Here’s a quiz: Which prominent African-American politician famously said: “The politics of fear is no acceptable alternative to the politics of hope.”
If you answered Barack Obama, you’re wrong …
Just two years after Obama’s now-famous Democratic National Convention speech in Boston where he asked: “Do we participate in a politics of cynicism, or do we participate in a politics of hope” --Deval Patrick uttered the aforementioned phrase in a statement to the press.

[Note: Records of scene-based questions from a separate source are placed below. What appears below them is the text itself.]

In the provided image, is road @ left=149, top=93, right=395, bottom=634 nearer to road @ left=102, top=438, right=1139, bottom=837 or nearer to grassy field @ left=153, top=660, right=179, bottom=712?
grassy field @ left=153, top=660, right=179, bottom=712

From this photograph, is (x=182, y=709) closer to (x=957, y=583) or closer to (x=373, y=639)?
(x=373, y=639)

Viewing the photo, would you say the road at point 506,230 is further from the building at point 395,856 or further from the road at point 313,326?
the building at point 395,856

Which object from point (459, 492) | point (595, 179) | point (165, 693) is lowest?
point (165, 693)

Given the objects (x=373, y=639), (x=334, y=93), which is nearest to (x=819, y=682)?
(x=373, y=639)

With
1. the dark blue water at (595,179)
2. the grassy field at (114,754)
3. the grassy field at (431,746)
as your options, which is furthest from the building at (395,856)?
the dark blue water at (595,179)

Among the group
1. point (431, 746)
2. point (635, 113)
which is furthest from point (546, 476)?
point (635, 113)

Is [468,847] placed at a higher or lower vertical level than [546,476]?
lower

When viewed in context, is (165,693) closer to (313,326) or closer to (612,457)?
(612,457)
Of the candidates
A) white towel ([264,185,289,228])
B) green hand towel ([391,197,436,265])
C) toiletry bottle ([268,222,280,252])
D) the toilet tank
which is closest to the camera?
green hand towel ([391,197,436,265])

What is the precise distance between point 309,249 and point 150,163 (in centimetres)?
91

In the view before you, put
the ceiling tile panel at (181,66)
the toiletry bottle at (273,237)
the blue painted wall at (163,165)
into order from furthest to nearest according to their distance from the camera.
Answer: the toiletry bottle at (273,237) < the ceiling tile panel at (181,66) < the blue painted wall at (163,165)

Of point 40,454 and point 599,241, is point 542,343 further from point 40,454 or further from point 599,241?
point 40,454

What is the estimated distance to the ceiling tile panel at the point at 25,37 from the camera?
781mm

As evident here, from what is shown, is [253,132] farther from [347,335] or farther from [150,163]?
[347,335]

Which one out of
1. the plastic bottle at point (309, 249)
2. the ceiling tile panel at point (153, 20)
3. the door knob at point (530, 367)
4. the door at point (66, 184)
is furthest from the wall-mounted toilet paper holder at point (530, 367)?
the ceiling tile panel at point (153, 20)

Barack Obama went on to serve in the U.S. Senate in 2005, and Patrick was elected Governor of Massachusetts in 2006. And while Obama’s impact as a senator is harder to evaluate, Patrick’s already disastrous tenure in the executive branch may serve as a microcosm of things to come if Obama were to be elected president. Regardless of their racial similarities, the politics of hope is not the only thing that the junior Illinois senator and presidential candidate and the then-future Governor of Massachusetts have in common.
Barack Obama’s campaign for the presidency and Deval Patrick’s campaign to become Governor of Massachusetts in 2006 share many remarkable similarities. And as someone who lived in Red Sox Nation during that campaign, I can attest to how the Deval Patrick playbook is now translating into Obama’s campaign and how that playbook ultimately translates into action or lack there of.